Overall Table 1 and Table 2 make it clear that there was considerable overlap between the checklists prepared by the two supervisors and that there was much less overlap with that of the expert (C5). Also looking at Table 6 in Appendix 2, it is clear that use of the guidelines encourages a common terminology for quality criteria. Thus, our proposition is supported.

4.4Implications for Quality Checklists

The exercise we undertook to construct a team-based quality checklist for our testing SLR suggested that the number of generic checklist items could be much reduced. Based on our team discussions, it would seem that the quality item checklist shown in Table 4 would both reduceredundancies among items and remove items related to reporting quality, leading to a much simpler generic checklist.

However, any generic checklist still needs to be refined/amended in the light of the specific requirements of the SLR. We found the process of constructing quality checklists individually and then discussing the similarities and differences in order to produce a team checklist was very useful.
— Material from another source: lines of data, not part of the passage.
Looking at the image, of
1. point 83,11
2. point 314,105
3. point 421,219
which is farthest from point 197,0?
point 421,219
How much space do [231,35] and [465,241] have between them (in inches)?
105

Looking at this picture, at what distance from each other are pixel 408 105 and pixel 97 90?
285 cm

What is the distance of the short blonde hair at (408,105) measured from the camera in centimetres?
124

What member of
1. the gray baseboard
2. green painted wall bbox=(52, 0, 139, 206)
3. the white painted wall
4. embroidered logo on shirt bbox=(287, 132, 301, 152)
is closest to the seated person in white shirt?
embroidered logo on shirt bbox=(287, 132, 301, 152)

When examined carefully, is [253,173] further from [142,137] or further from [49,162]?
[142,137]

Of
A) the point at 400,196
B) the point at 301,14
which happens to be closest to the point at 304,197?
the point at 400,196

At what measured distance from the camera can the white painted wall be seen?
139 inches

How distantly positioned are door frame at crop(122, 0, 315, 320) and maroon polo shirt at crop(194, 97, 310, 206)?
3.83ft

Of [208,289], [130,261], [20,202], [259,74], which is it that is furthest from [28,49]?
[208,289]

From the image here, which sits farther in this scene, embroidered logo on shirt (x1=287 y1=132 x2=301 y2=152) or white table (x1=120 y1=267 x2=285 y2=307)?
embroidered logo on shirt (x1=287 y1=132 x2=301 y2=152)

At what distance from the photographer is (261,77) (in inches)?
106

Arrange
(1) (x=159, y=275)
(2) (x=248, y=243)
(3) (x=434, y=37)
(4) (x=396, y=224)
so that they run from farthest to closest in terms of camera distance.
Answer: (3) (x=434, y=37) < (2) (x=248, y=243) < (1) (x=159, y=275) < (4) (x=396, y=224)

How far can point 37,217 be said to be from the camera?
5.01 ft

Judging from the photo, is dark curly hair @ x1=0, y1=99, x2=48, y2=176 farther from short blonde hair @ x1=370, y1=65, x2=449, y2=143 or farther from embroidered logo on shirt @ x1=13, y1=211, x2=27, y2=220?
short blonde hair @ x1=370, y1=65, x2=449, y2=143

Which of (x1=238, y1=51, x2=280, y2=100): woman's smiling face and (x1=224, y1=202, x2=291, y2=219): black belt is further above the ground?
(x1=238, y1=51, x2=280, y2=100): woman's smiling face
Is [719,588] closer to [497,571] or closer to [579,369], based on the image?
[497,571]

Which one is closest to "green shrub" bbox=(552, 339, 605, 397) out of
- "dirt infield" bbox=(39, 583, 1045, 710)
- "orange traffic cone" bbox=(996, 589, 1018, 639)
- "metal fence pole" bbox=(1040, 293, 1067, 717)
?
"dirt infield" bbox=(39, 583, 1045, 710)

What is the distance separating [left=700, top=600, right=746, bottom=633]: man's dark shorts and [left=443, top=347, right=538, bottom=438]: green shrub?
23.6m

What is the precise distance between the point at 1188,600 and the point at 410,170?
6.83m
We would recommend such a process to other researchers.

We would also recommend considering issues related to answering the checklist questions as shown in column 3 of Table 4. The quality checklists are intended to be more objective and auditable than a simple subjective assessment of study quality but this implies that there needs to be a means of ensuring different researchers evaluate papers in a consistent manner. Establishing additional criteria to help answer the question is a starting point, but it is also important to prototype the quality evaluation process in order to assess its consistency. That is, the quality checklists should be trialled on a subset of primary studies and the results compared and any disagreements discussed to refine the quality evaluation process.